# Frozen Snowblower chute



## 4D Snow (Jan 12, 2009)

Running a 30" 12hp snowblower, which goes through pretty much anything. Problem is the chute control keeps freezing up, and then you can't adjust the chute tilt. It's has a remote lever connected by cables, which is where the freeze up happens. Any suggestions?


----------



## Schwinn68 (Jan 7, 2009)

use a small hand torch to heat it up when it happens. they're cheap and small enough to carry around with you. Just remember to keep the flame far enough back from it so you don't burn anything


----------



## 4D Snow (Jan 12, 2009)

I have a poly chute though, would that still work alright? Thanks


----------



## Schwinn68 (Jan 7, 2009)

just keep the heat far enough away and you should be fine. just go slow and be careful. It shouldn't take too much to melt the ice and get you going again


----------



## Rc2505 (Feb 5, 2007)

get it thawed out and spray the crap out of it with Fluid FIlm. Mine used to do the same thing, and since I have started using Fluid Film, I haven't had one problem with the chute freezing up.


----------



## fireball (Jan 9, 2000)

Ditto on the fluid film. Mr ariens used to do the same thing. Put fluid film in the top of the cable near the chute and keep spraying until it came out the bottom near the handles.

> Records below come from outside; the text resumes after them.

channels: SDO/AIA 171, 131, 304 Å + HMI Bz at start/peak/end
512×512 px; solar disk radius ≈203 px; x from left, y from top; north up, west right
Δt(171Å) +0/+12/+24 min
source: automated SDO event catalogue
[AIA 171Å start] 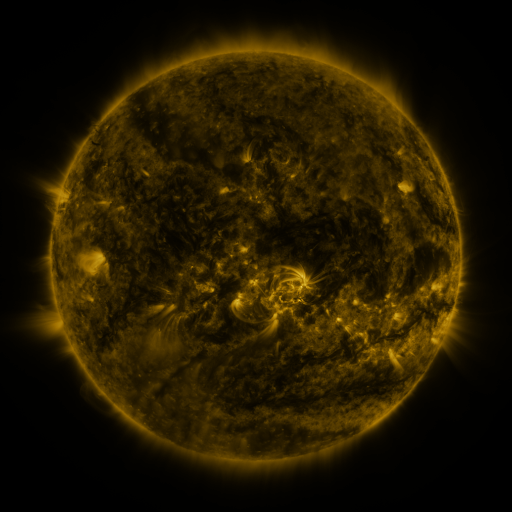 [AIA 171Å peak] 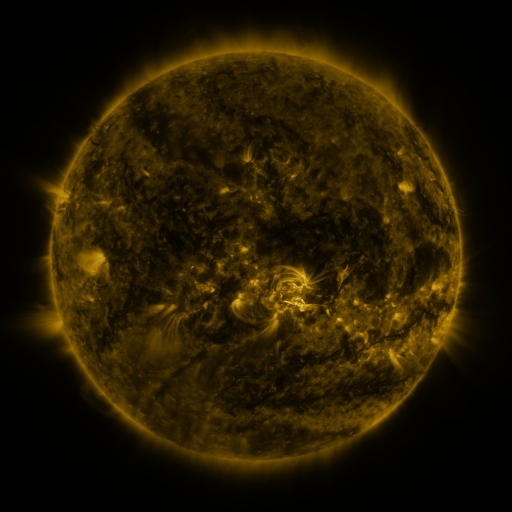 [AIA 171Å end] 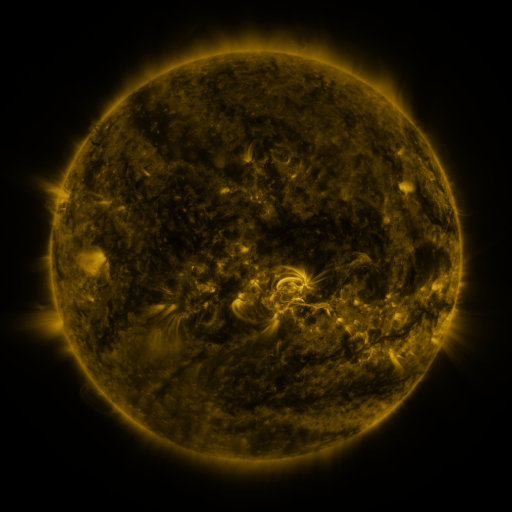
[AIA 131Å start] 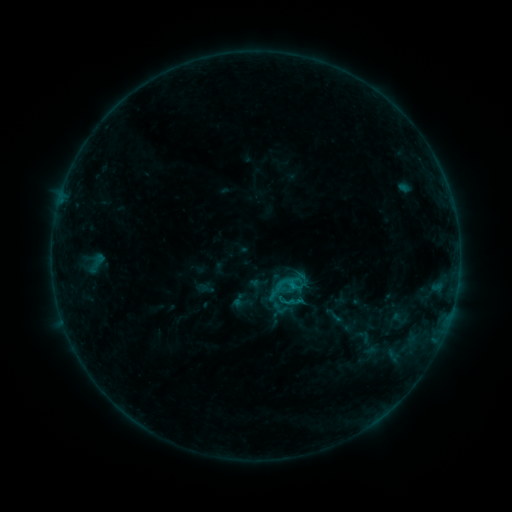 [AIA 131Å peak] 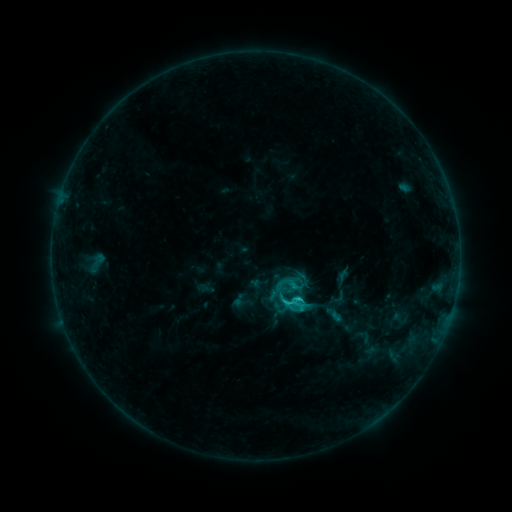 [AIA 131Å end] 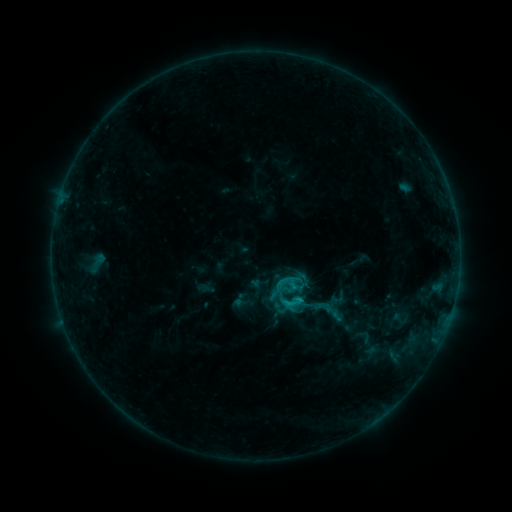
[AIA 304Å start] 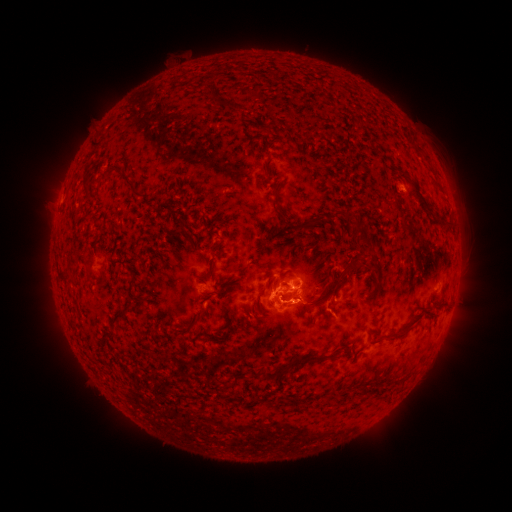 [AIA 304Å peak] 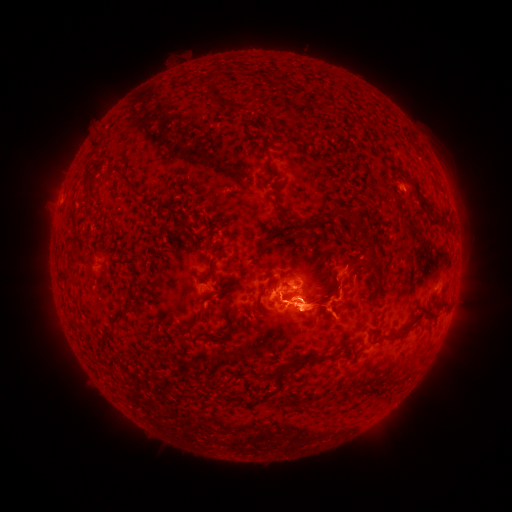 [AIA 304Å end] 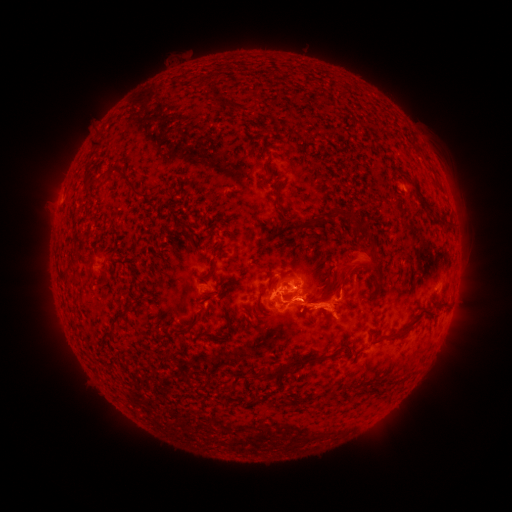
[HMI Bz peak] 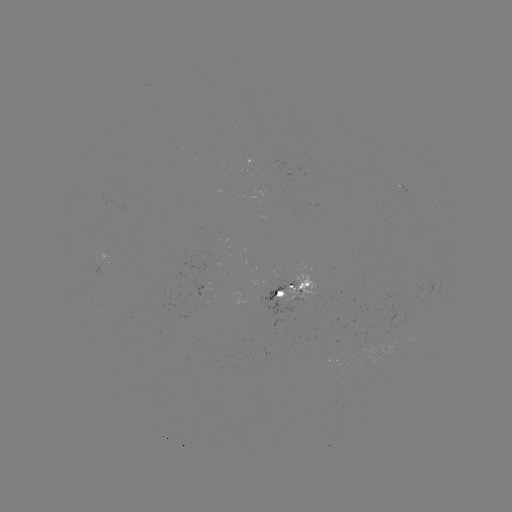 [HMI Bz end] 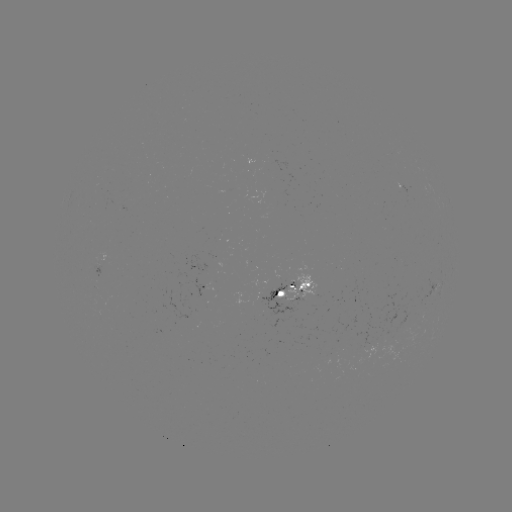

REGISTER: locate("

Used a wad of permatex blue around the cable at the top and haven't had a problem since


----------



## Dodge2 (Nov 13, 2008)

I had the same problem with my murray,, i just filled the cable with oil and then put a big drop of silicone at the end, No problem since than.


----------



## 4D Snow (Jan 12, 2009)

Thanks everyone, for all your suggestions. I'll try the fluid film first and take it from there.


----------